Subcellular fractionation.
Subcellular fractions were prepared by differential centrifugation of cell homogenates as described previously (26). Briefly, cells were homogenized manually in hypotonic buffer [10 mmol/L Tris·HCl (pH 7.5), 1 mmol/L MgCl2, 1 mmol/L EGTA, 1 mmol/L EDTA, 1 mmol/L phenylmethylsulfonyl fluoride, 5 μg/mL leupeptin, and 5 μg/mL aprotinin]. The cytoplasmic fraction was obtained from low-speed centrifugation (500 g), and the pellets were then washed with phosphate-buffered saline (PBS) three times and dissolved in hypertonic buffer [20 mmol/L HEPES (pH 7.9), 420 mmol/L NaCl, 1.5 mmol/L MgCl2, 0.2 mmol/L EDTA, 25% glycerol, and the abovementioned protease inhibitors]. After high-speed centrifugation at 12,800 g for 10 min, the supernatants (nuclear extracts) were stored at −80°C until use.
Lung histology.
Lung histology was performed on paraformaldehyde-fixed tissues embedded in paraffin wax. Sections (5 μm) were placed on positively charged glass slides, and tissues were deparaffinized before undergoing hematoxylin and eosin (H&E) staining. Tissues were visualized using standard light microscopy.

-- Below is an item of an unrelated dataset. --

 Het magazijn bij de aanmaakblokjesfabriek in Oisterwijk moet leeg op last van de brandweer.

Endothelial monolayer permeability assay.
Endothelial permeability assays were performed as previously described (11). Briefly, MLMECs (1 × 106/plate) were cultured on 0.4-μm pore size polycarbonate membranes in six-well Transwell plates (Corning). After transfection (48 h) with an adenoviral vector or a siRNA, cells were cultured in low-serum medium for 12 h, followed by exposure to LPS for varying durations. Endothelial leak was quantified by assessing the amount of fluorescein isothiocyanate (FITC)-dextran (molecular weight 70,000; Sigma Aldrich) migrating across endothelial monolayers. The concentration of FITC-dextran in the bottom chamber was determined by using a BioTek plate reader (480/520 nm).
Statistical analysis.
Statistics were performed using GraphPad Prism 5.0 software. Two-group comparisons were analyzed by unpaired Student's t test, and multiple-group comparisons were performed using one-way analysis of variance followed by the Tukey post hoc analysis. Statistical significance was achieved when P < 0.05, representing the 95% confidence interval.
RESULTS
Nur77 expression is upregulated in the mouse lung after LPS administration.

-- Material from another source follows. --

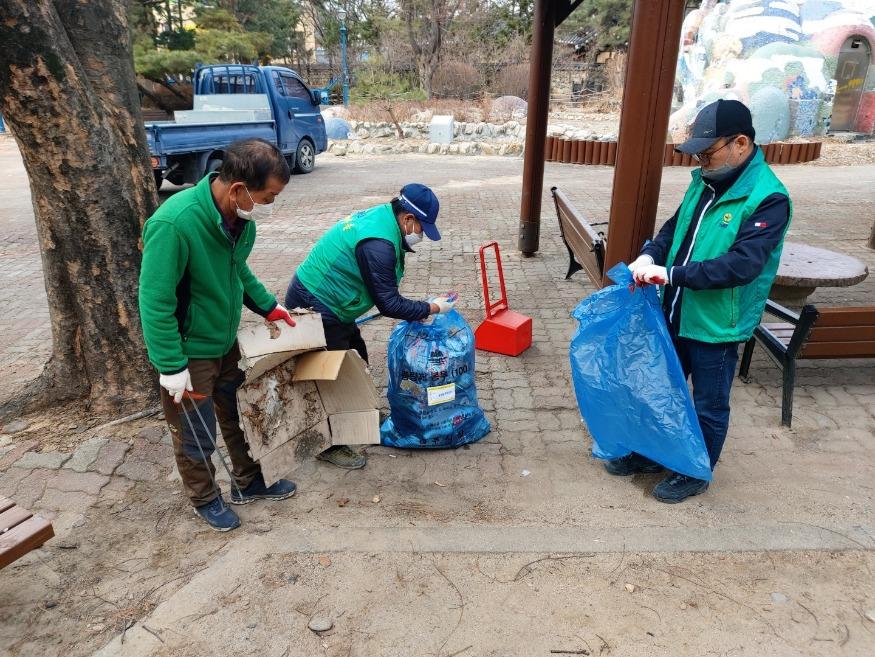 봉산동 새마을지도자회 태극기 게양 및 환경정화 (2).jpg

Administration of LPS in the mouse lung leads to a highly reproducible response characterized by an early and sustained influx of immune cells, an accumulation of protein-rich material from the circulation, and the expression of high levels of proinflammatory cytokines. Typically, these features develop within hours after injury and persist for days, before ultimately subsiding by 7 days after LPS exposure (19). With this time course in mind, we sought to determine whether expression of individual NR4A receptors changes in the lung after intrapulmonary LPS administration. As shown in Fig. 1, we found that protein levels of Nur77 were dramatically increased in whole lung homogenates relatively soon after injury, as demonstrated by a nearly 5.4-fold increase in protein levels at 12 h. Moreover, we found that this increase persisted for ~3 days (Fig. 1) before ultimately returning to baseline levels at around day 5 after injury. Interestingly, we did not detect any significant changes in levels of Nor1 or Nurr1 at any time point after LPS, perhaps suggesting a specific role for Nur77 in the regulation of lung injury responses to LPS.
Fig. 1.
Nur77 expression is increased in the lung after LPS-induced injury. A: Western blot analysis showing expression of Nur77, Nor1, and Nurr1 in whole lung tissues at various time points after LPS (100 µg). B: densitometry analysis of Nur77, Nor1, and Nurr1 expression. BSL, baseline. *P < 0.05 vs. baseline group, n = 5.
Nur77 deficiency exacerbates LPS-induced barrier disruption in the lung.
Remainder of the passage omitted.